Jakarta (ANTARA) - Ahli Hukum Tata Negara dari Universitas Andalas Feri Amsari menilai konsistensi atau keajekan pemilihan umum (pemilu) proporsional terbuka harus dijaga agar penyelenggara dan pemilih mengetahui kelebihan maupun kelemahan sistem tersebut.
“Keajekan sistem itu penting sehingga tetap digunakan. Paling penting dalam keajekan itu, penyelenggara paham sistemnya, peserta paham sistemnya, pemilih tahu sistemnya,” kata Feri Amsari dalam forum diskusi Denpasar 12 bertajuk, “Perubahan Sistem Pemilu dan Dampaknya bagi Demokrasi Indonesia”, disiarkan di kanal YouTube Rerie Lestari Moerdijat, dipantau dari Jakarta, Rabu.
Feri menjelaskan tidak ada sistem yang paling baik di dalam pemilihan umum.
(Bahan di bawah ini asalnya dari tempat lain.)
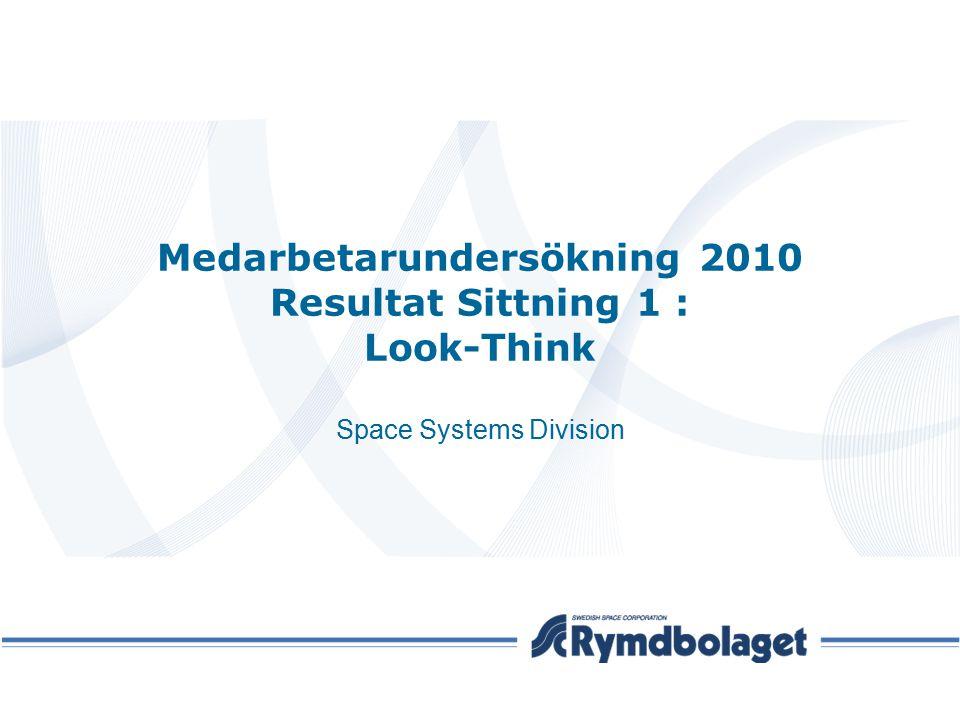 Medarbetarundersökning 2010 Resultat Sittning 1 : Look-Think Space Systems Division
Sistem pemilihan umum harus dicocokkan dengan aspek konstitusional dan budaya politik suatu negara.
Sistem pemilu proporsional terbukalah yang cocok dengan aspek konstitusional dan budaya politik Indonesia, katanya.
“Dengan penjelasan aspek konstitusional dan dampak kondisi politik kita tadi, dengan money politics (politik uang) dan kondisi yang lain, yang paling cocok itu malah sistem proporsional terbuka,” ucapnya.
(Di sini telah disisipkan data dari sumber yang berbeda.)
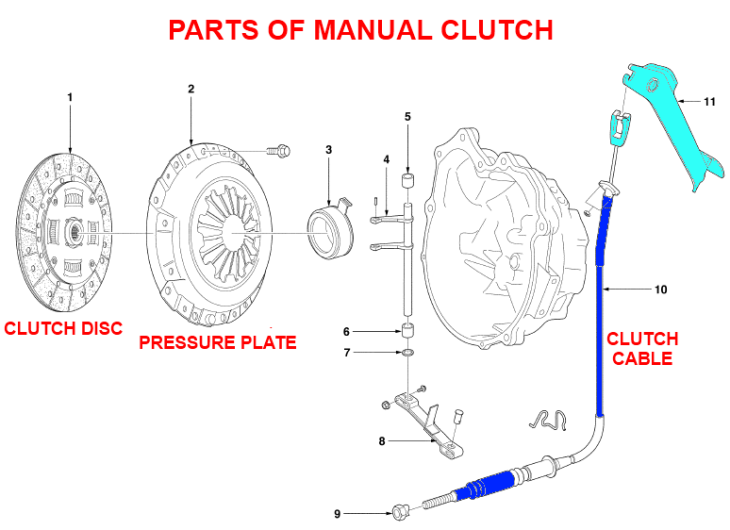 clutch parts diagram schematic diagram Automatic Clutch Parts Diagram system parts manual clutch international 454 parts diagram clutch parts diagram 1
Baca juga: Ahli hukum duga rencana ubah sistem pemilu untuk tunda pemilu
Baca juga: Ahli hukum heran rencana ubah sistem pemilu saat tahapan sudah jalan
Mengingat tidak ada sistem pemilu yang paripurna, Feri mengingatkan pentingnya untuk mempertahankan sistem politik yang sudah berlaku karena pihak penyelenggara pemilu, peserta pemilu, dan para pemilih sudah mengetahui kelebihan maupun kekurangan dari sistem.
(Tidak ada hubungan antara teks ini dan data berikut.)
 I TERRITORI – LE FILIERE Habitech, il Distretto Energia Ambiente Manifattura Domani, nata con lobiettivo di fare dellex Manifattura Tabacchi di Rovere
“Aneh kalau di tengah jalan, bertahannya sistem ini digunakan di dalam beberapa kali pemilu hendak diganti. Harusnya, keajekan ini dipertahankan untuk pemahaman kita bersama dalam pemilu,” tutur Feri.
Walaupun memiliki kelemahan, ucapnya, masyarakat lebih mengerti sistem ini dibandingkan dengan konsep dari sistem pemilu yang baru.
“Tentu saja akan menimbulkan kegaduhan baru di tengah waktu kita menjelang pemilu,” kata Feri.
Sistem pemilu proporsional terbuka digugat ke MK oleh Demas Brian Wicaksono (pengurus Partai PDI Perjuangan (PDIP), Yuwono Pintadi, Fahrurrozi, Ibnu Rachman Jaya, Riyanto, serta Nono Marijono dengan Nomor 114/PUU-XX/2022.
Para pemohon mendalilkan Pasal 168 Ayat (2), Pasal 342 Ayat (2), Pasal 353 Ayat (1) huruf b, Pasal 386 Ayat (2) hutuf b, Pasal 420 huruf c dan huruf d, Pasal 422, Pasal 424 Ayat (2), Pasal 426 Ayat (3) bertentangan dengan UUD 1945.